Stanton looks confused, and bolstered by the fact Caleb doesn’t want to kill him he becomes more insistent. “Yes,” he
says. “Yes, it’s that easy, just kill me and let my children go. You don’t want to hurt them.”
“You’re such a slimy bastard,” Cole says.
“They’ve done . . .” Stanton says, and then hiccups loudly as the words get jammed in his throat and die. He makes a high-pitched squealing sound as he panics to replace them, and then they come again. “They’ve done nothing to you. Nothing.”
“Just like my family did nothing to you.”
“I didn’t kill your family! James Whitby killed your family!” he cries, using his playground voice again.
Caleb can hear Octavia crying louder outside. She’s probably distressed at the sounds she’s hearing from in here. Distressed at being obsolete. He’s going to have to feed her soon. “James Whitby was a loaded gun,” he says, “one you fired into a crowd.”
“It’s not like that. You don’t understand, I was only doing . . .”
“Come on, Stanton, stop trying to defend it. You’re a coward. You proved that by choosing to kill a baby before you’d take your own life.”
“I’m choosing to die now.”
“I’m going to cut Melanie’s fingers off now,” Caleb says. “Maybe then you’ll see I’m not fucking around.”

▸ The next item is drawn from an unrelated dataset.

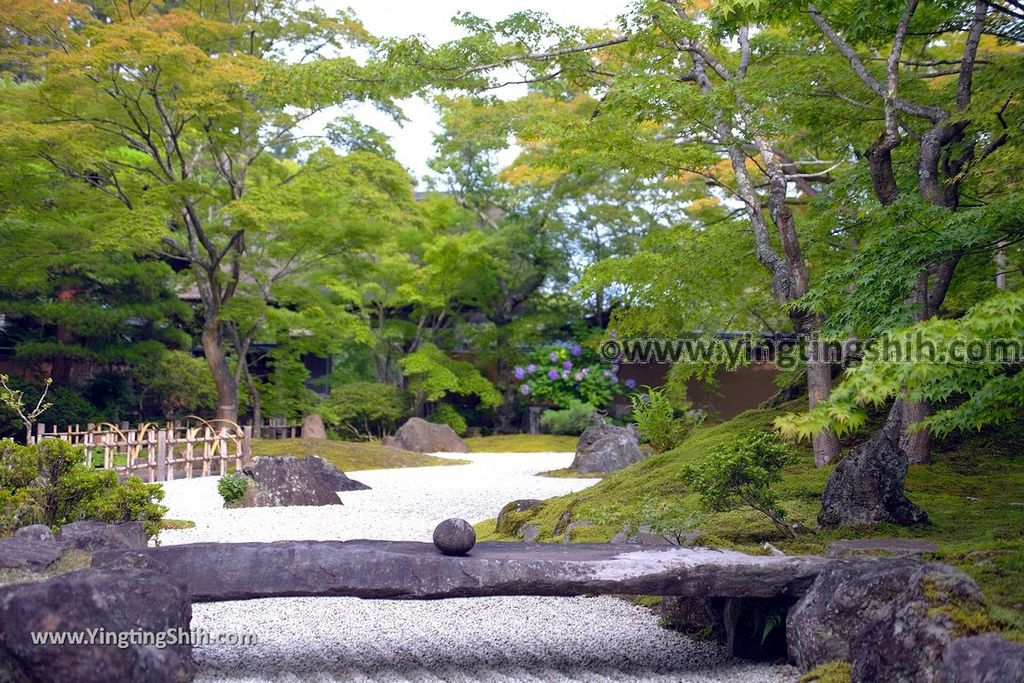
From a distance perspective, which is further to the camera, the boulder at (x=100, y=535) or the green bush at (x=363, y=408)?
the green bush at (x=363, y=408)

The next words out of Stanton’s mouth are muffled as he squirms across the floor, fighting with the bindings, his face pressing into the concrete as he talks, the side of his cheek getting grazed. He inches his way closer. Caleb admires the determination. “Stop,” he tells him, and when the doctor doesn’t stop, he tells him again, this time more forcefully. “Stop!”
The doctor stops. He looks up at Caleb, and he keeps the knife over Melanie’s fingers.

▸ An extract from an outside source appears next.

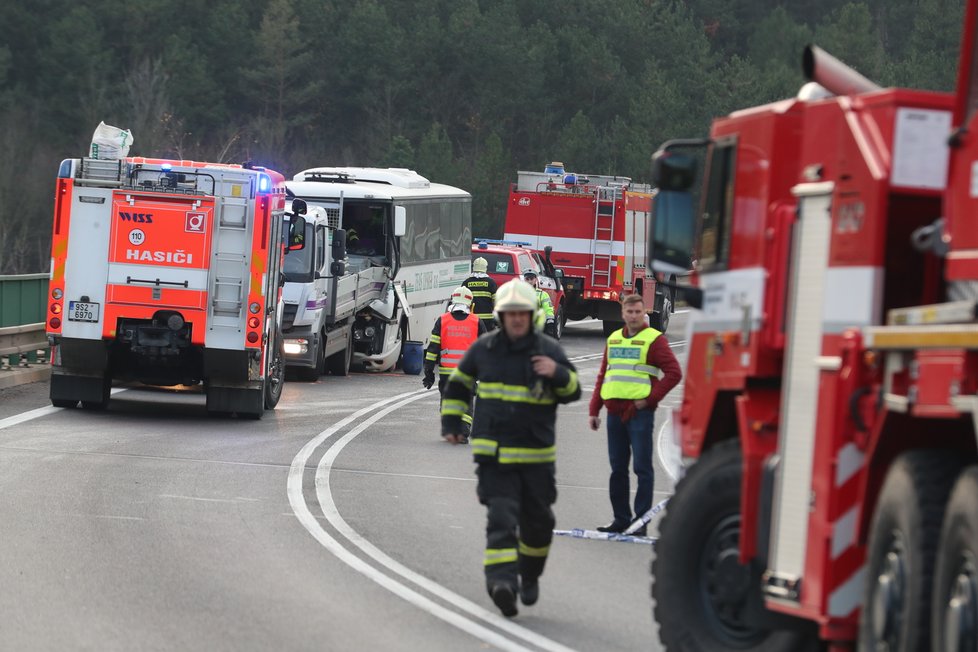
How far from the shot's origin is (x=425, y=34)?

“Caleb, listen to me, listen to me. You’re becoming the thing you hate. You’ll become the man who killed your daughter.”
“Not just my daughter,” Caleb says, “my entire family. And it’s too late—I’ve already become him. Pat yourself on the back, Doctor, you’re the reason why.”
“No, no, you’re worse than him. And, in this world of yours, if your son was still alive, would that mean somebody who loved me would be allowed to kill him for what you’re doing?”

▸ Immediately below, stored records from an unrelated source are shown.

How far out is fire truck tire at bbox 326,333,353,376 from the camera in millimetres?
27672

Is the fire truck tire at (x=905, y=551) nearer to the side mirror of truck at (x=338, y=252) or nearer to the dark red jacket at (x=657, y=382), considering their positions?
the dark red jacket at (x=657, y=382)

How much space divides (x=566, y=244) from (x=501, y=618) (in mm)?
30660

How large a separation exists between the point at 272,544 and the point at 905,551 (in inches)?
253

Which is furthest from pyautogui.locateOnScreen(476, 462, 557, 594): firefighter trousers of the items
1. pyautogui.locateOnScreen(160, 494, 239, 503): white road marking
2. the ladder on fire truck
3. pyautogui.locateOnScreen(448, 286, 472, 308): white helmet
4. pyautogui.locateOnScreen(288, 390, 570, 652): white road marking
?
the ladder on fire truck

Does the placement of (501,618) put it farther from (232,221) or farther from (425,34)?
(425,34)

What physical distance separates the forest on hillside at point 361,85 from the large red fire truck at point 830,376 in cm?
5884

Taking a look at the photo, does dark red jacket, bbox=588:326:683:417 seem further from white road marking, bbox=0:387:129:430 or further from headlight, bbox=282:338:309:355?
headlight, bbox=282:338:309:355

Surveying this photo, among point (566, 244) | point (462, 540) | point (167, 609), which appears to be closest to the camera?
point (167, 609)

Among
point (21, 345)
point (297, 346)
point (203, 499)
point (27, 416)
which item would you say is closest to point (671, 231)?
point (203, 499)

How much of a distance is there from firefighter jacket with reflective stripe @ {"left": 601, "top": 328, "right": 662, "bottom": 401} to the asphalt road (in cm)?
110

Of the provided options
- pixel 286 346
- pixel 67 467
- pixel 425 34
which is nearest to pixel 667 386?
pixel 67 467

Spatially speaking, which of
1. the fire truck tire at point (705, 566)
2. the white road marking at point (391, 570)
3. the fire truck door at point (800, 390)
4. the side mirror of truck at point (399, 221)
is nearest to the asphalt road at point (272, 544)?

“What do you mean?” Caleb asks.
“I think you know. When all this is over, are you okay with somebody who loved me or my children coming along and hurting others you love?”
“There is nobody left that I love.”
“That’s not the point!”
“No, the point is you helped to take away everybody I loved.”
Stanton is shaking his head. “It wasn’t like that. And you’re still avoiding what I told you, and that’s because you see it. If you hurt me, it will never end—at least that’s the way it would be in your world. Somebody I love will kill somebody you love, and it will go on forever.”
“Like I said, there is nobody I love.”